◆ INSTRUCTIONS FOR THE TASK:
Write every entry out again exactly, please, and skip the pictures.

◆ WORKING DATA:
★ ★ ★ ★ ★
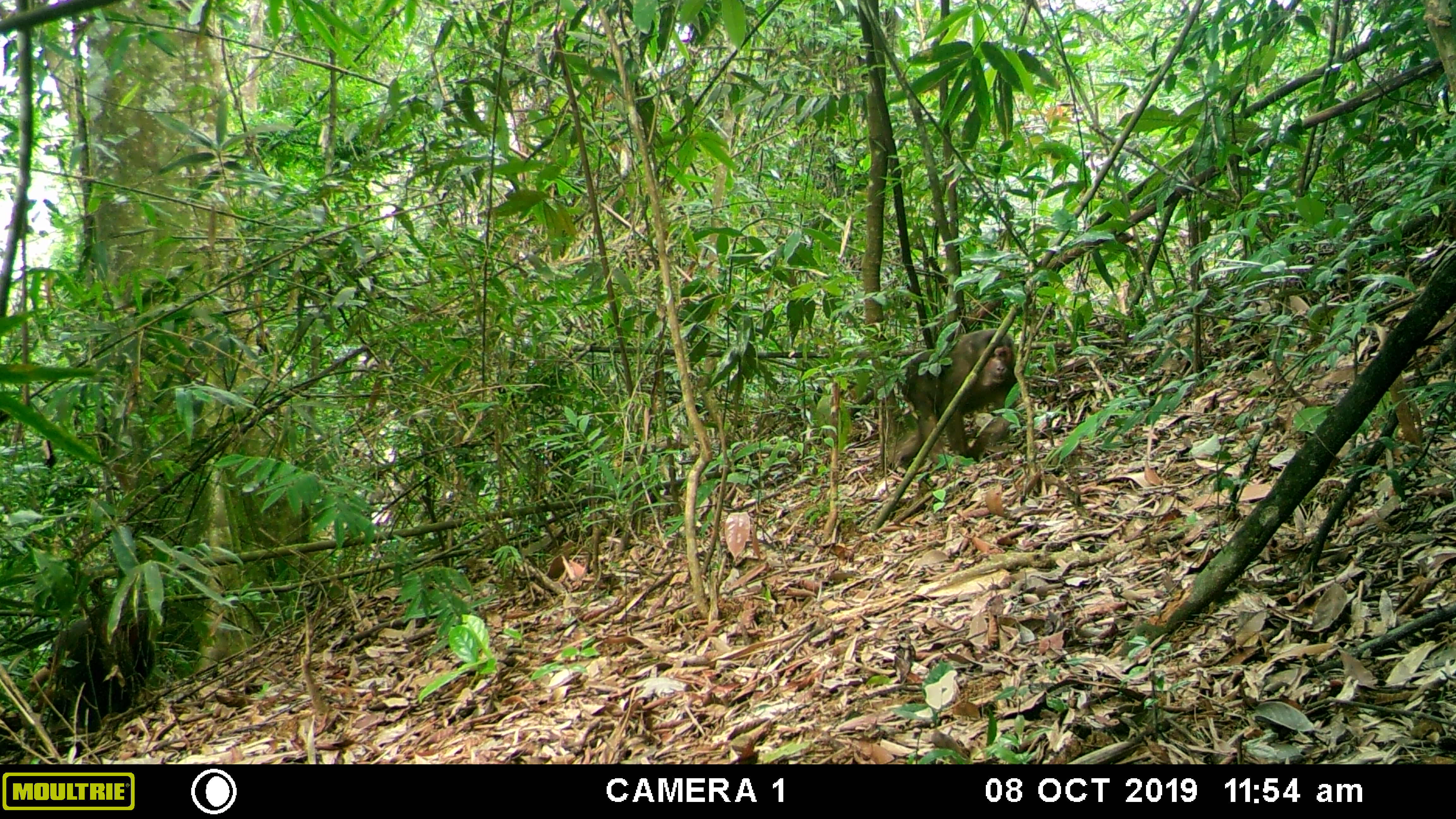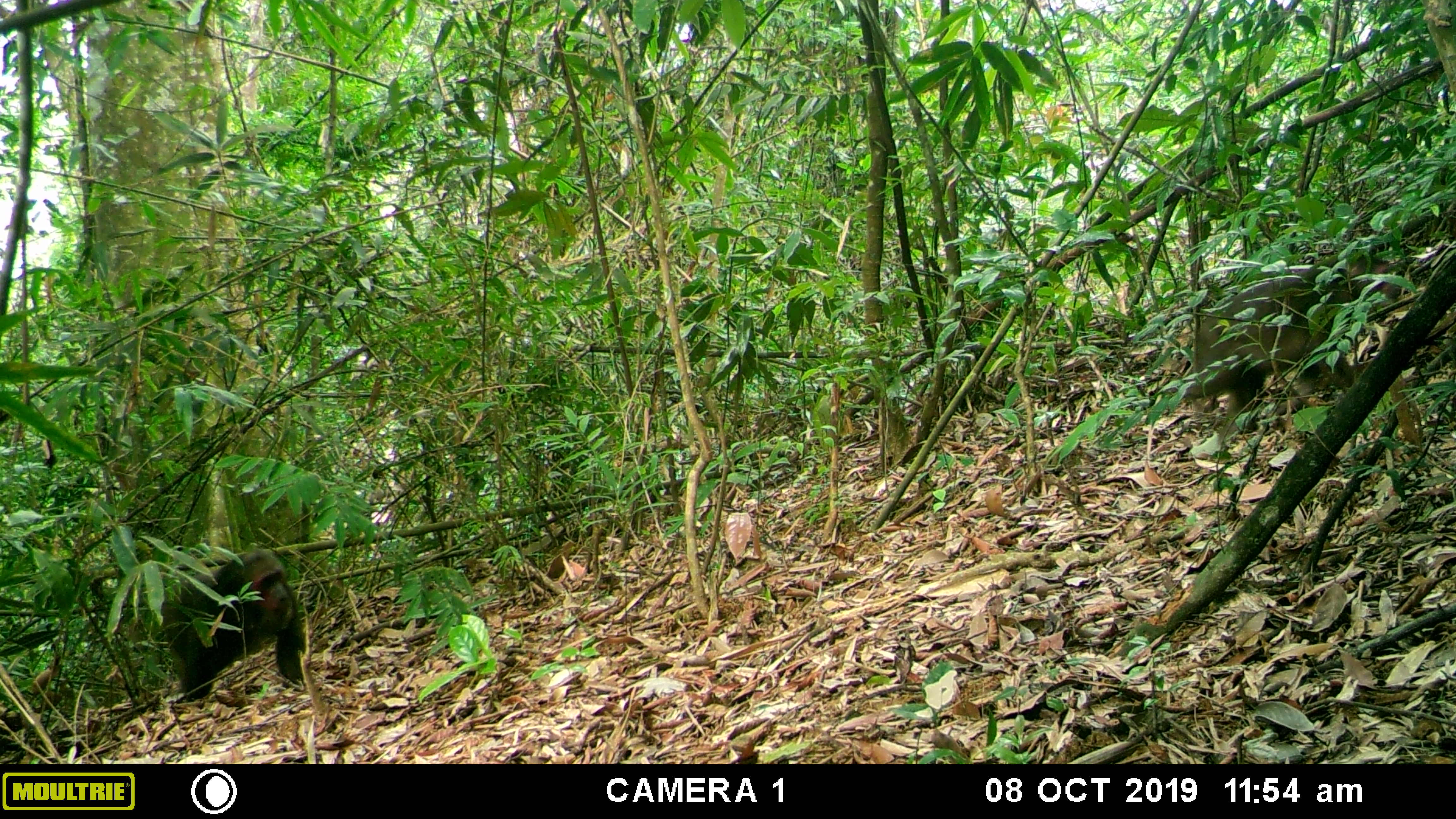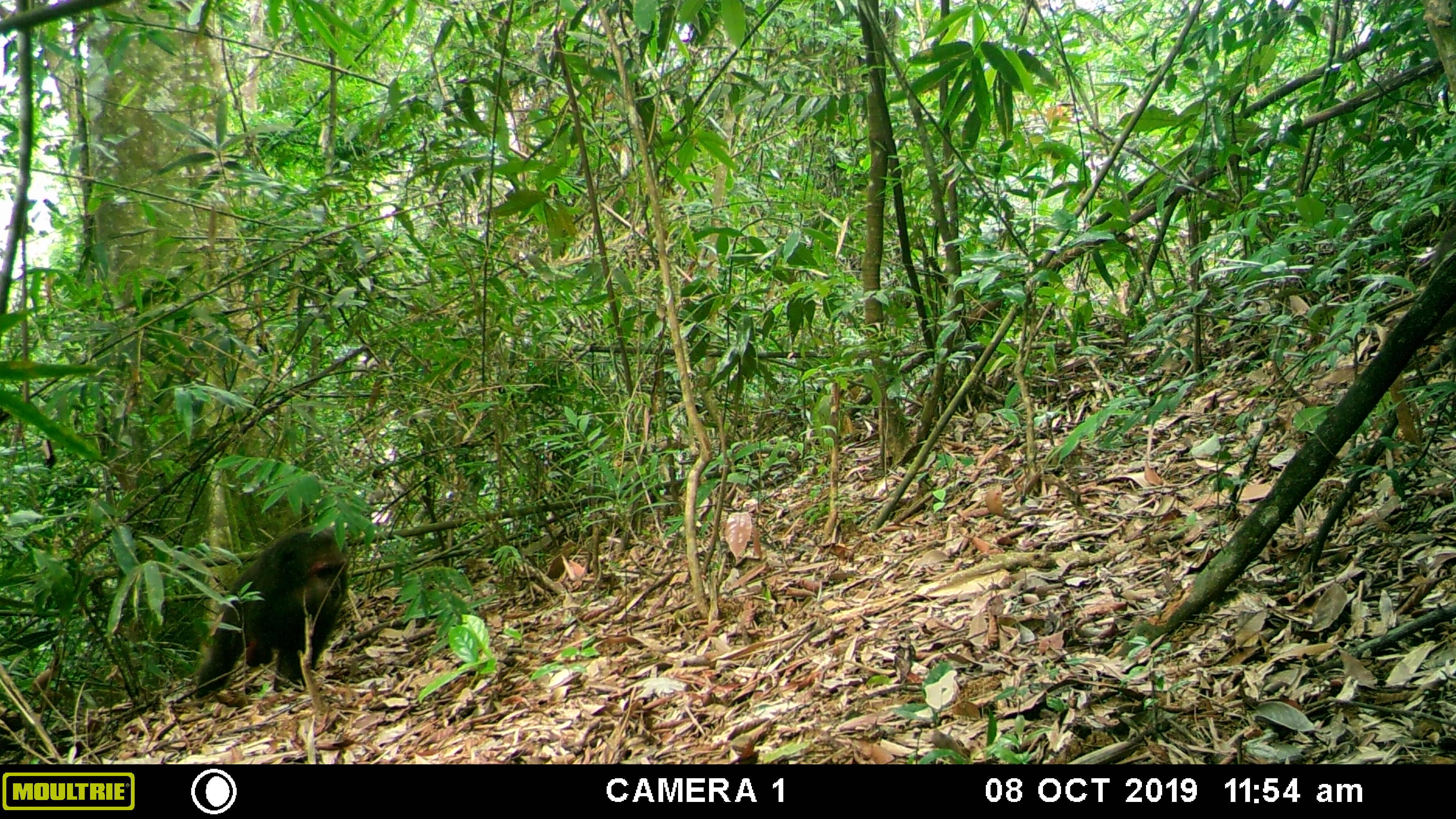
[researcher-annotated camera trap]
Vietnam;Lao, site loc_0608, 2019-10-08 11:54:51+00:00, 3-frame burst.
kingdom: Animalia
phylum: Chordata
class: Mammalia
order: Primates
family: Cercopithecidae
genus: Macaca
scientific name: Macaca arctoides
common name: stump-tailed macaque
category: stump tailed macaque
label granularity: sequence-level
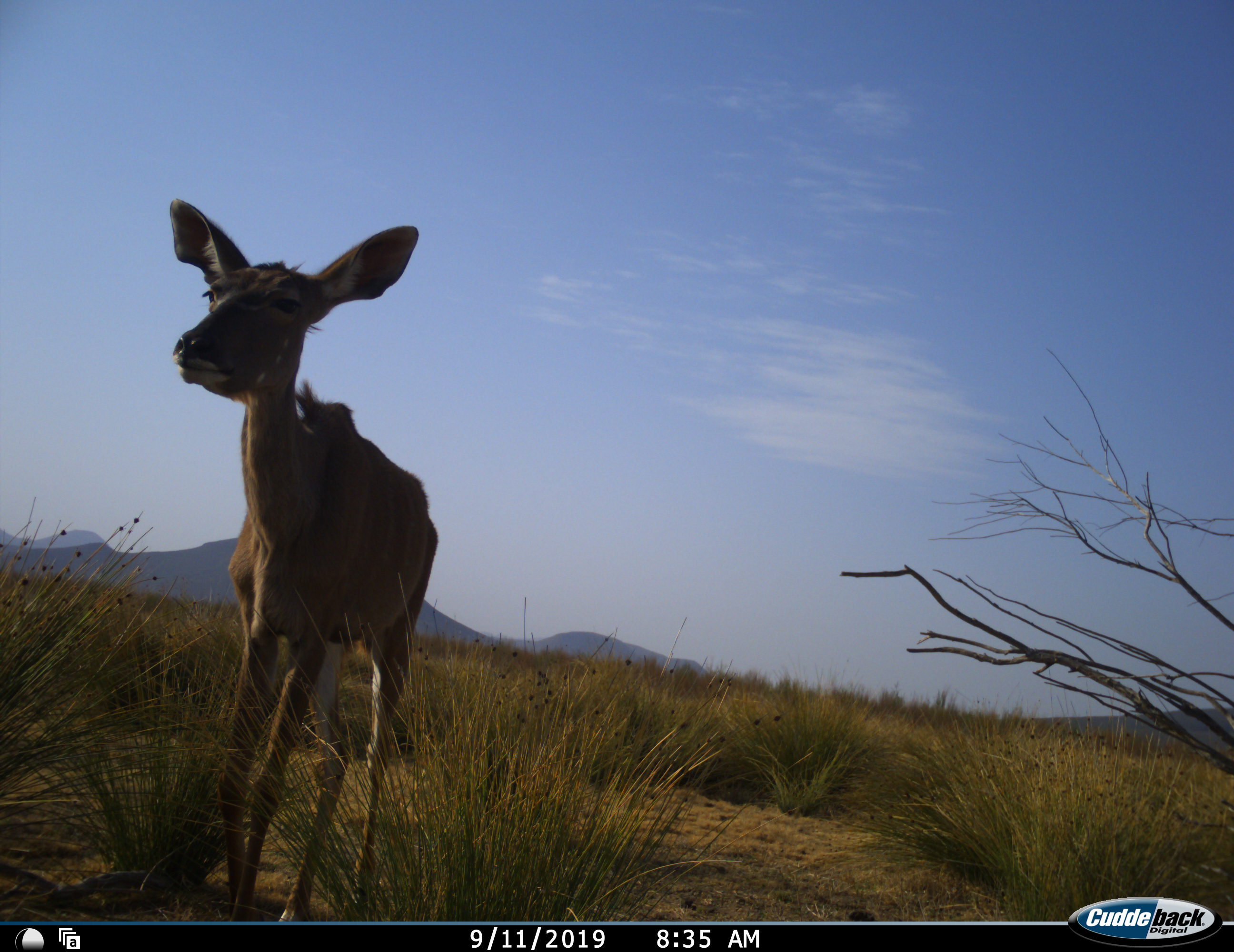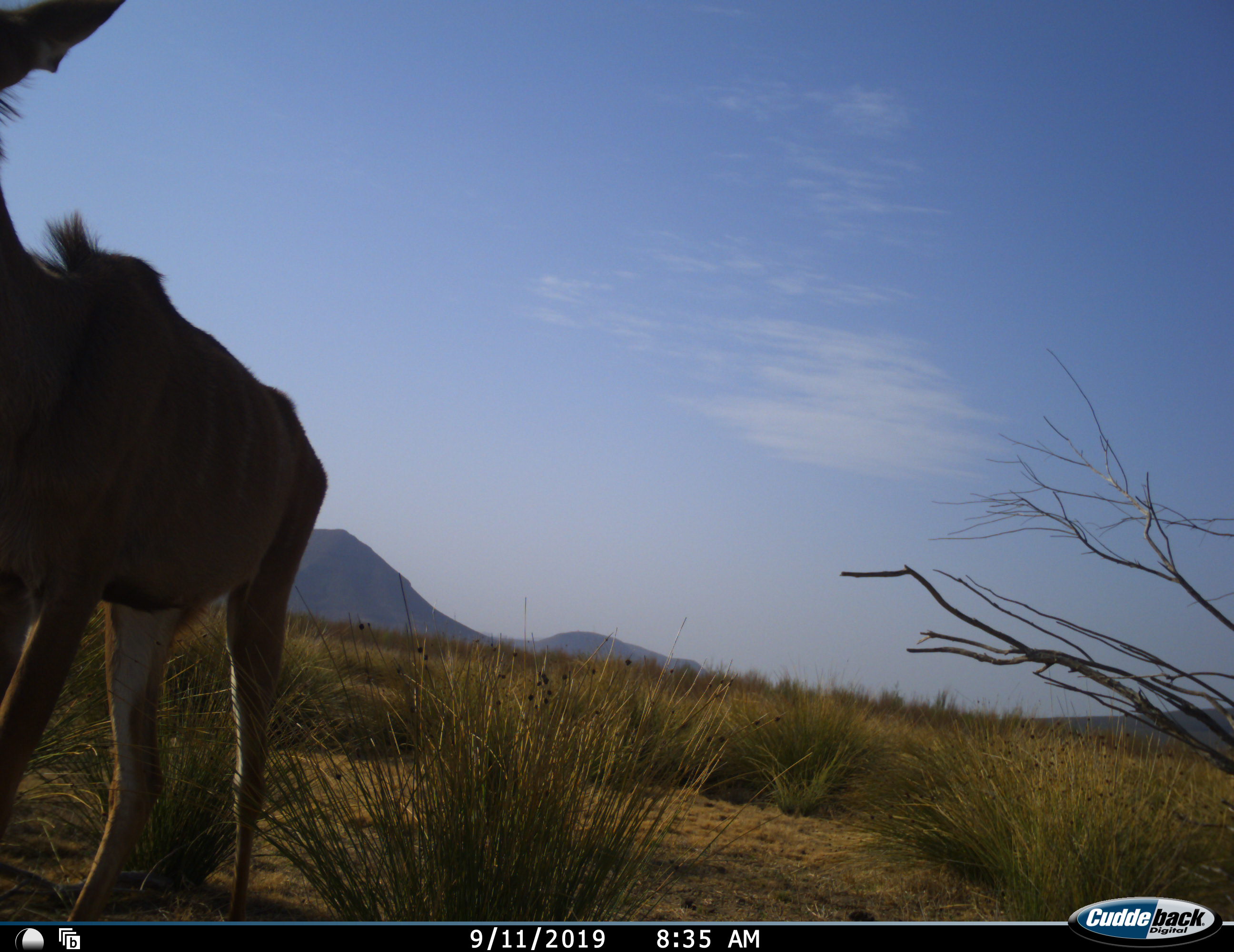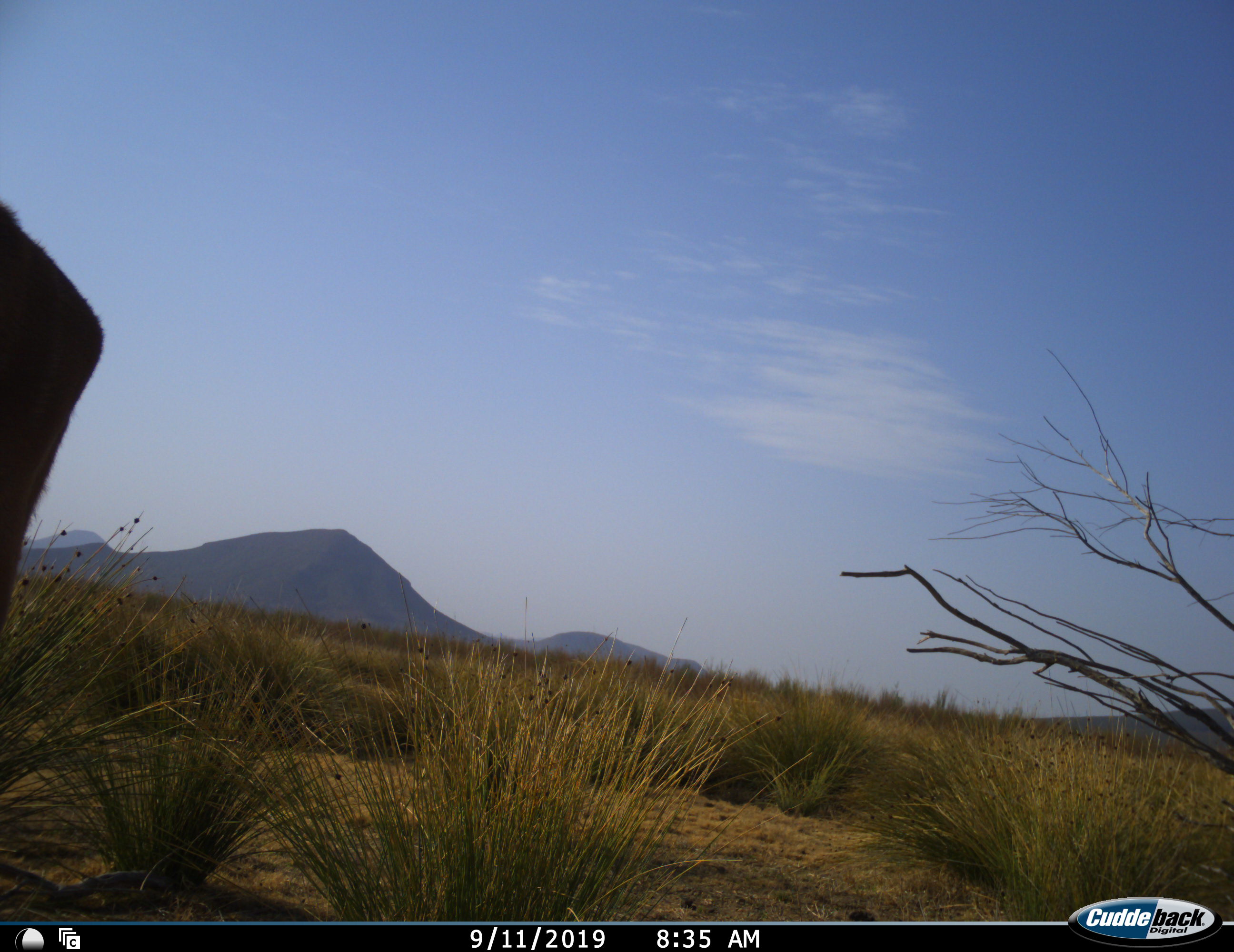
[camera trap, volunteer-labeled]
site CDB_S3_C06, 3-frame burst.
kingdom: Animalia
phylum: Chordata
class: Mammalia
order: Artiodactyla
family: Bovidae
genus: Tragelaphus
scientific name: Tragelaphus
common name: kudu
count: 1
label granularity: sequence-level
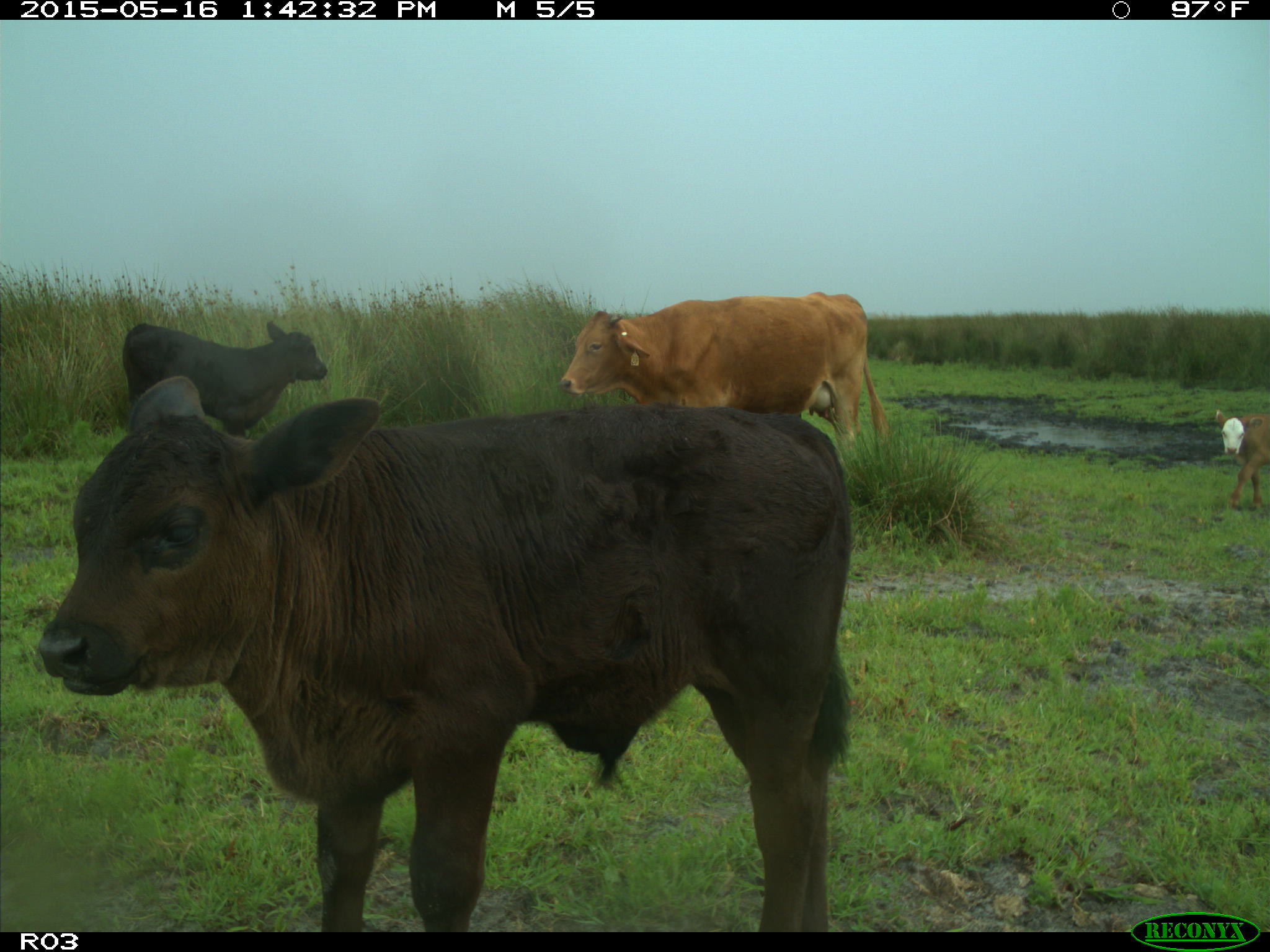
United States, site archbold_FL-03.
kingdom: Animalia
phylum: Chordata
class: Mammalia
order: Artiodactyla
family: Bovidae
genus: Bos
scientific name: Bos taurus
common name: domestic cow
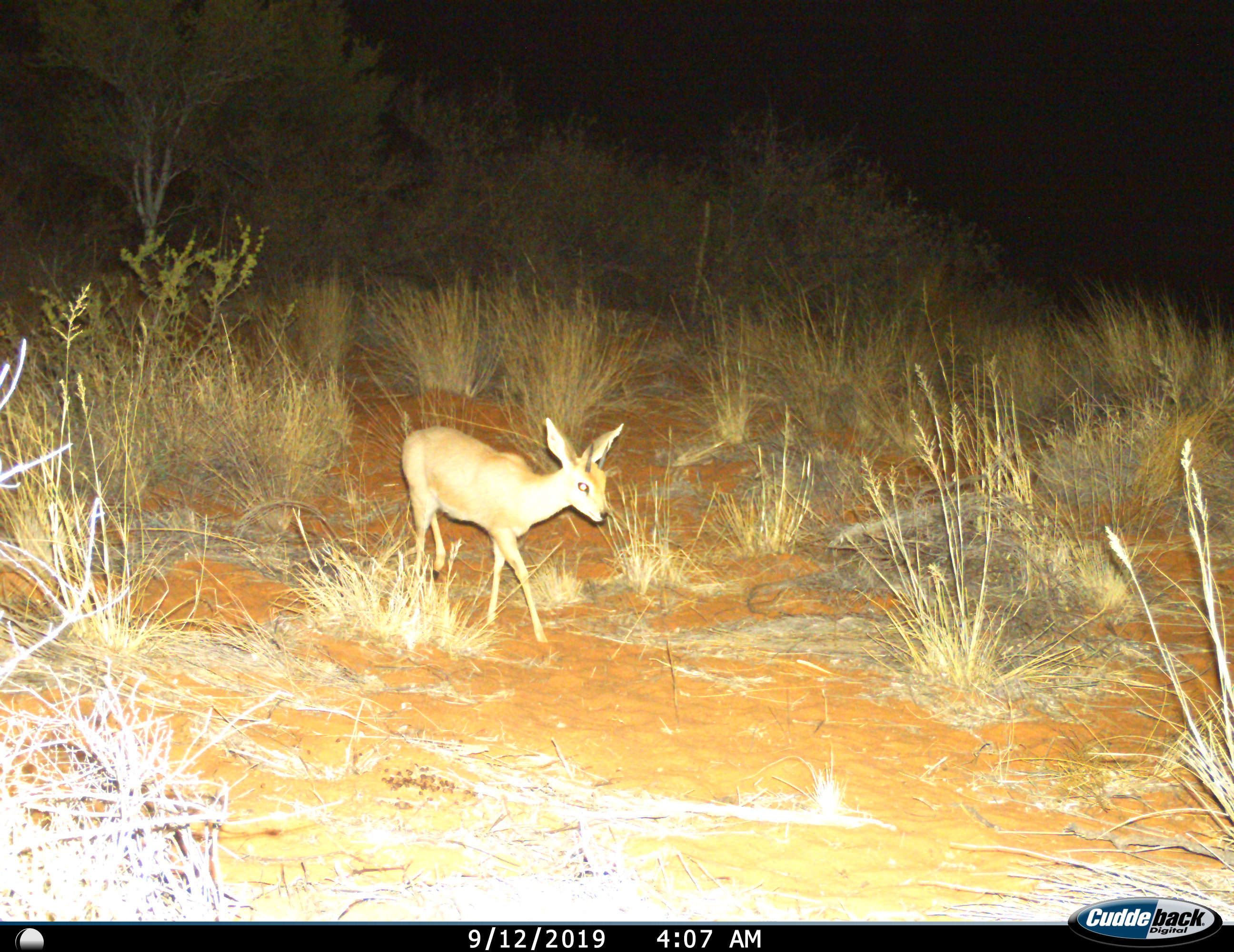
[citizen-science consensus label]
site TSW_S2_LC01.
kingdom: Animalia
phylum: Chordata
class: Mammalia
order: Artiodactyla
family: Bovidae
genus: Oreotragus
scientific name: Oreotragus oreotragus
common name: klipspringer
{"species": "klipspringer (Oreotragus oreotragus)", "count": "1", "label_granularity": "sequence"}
★ ★ ★ ★ ★
◆ RESPONSE:
[researcher-annotated camera trap]
Vietnam;Lao, site loc_0608, 2019-10-08 11:54:51+00:00, 3-frame burst.
kingdom: Animalia
phylum: Chordata
class: Mammalia
order: Primates
family: Cercopithecidae
genus: Macaca
scientific name: Macaca arctoides
common name: stump-tailed macaque
category: stump tailed macaque
label granularity: sequence-level
[camera trap, volunteer-labeled]
site CDB_S3_C06, 3-frame burst.
kingdom: Animalia
phylum: Chordata
class: Mammalia
order: Artiodactyla
family: Bovidae
genus: Tragelaphus
scientific name: Tragelaphus
common name: kudu
count: 1
label granularity: sequence-level
United States, site archbold_FL-03.
kingdom: Animalia
phylum: Chordata
class: Mammalia
order: Artiodactyla
family: Bovidae
genus: Bos
scientific name: Bos taurus
common name: domestic cow
[citizen-science consensus label]
site TSW_S2_LC01.
kingdom: Animalia
phylum: Chordata
class: Mammalia
order: Artiodactyla
family: Bovidae
genus: Oreotragus
scientific name: Oreotragus oreotragus
common name: klipspringer
{"species": "klipspringer (Oreotragus oreotragus)", "count": "1", "label_granularity": "sequence"}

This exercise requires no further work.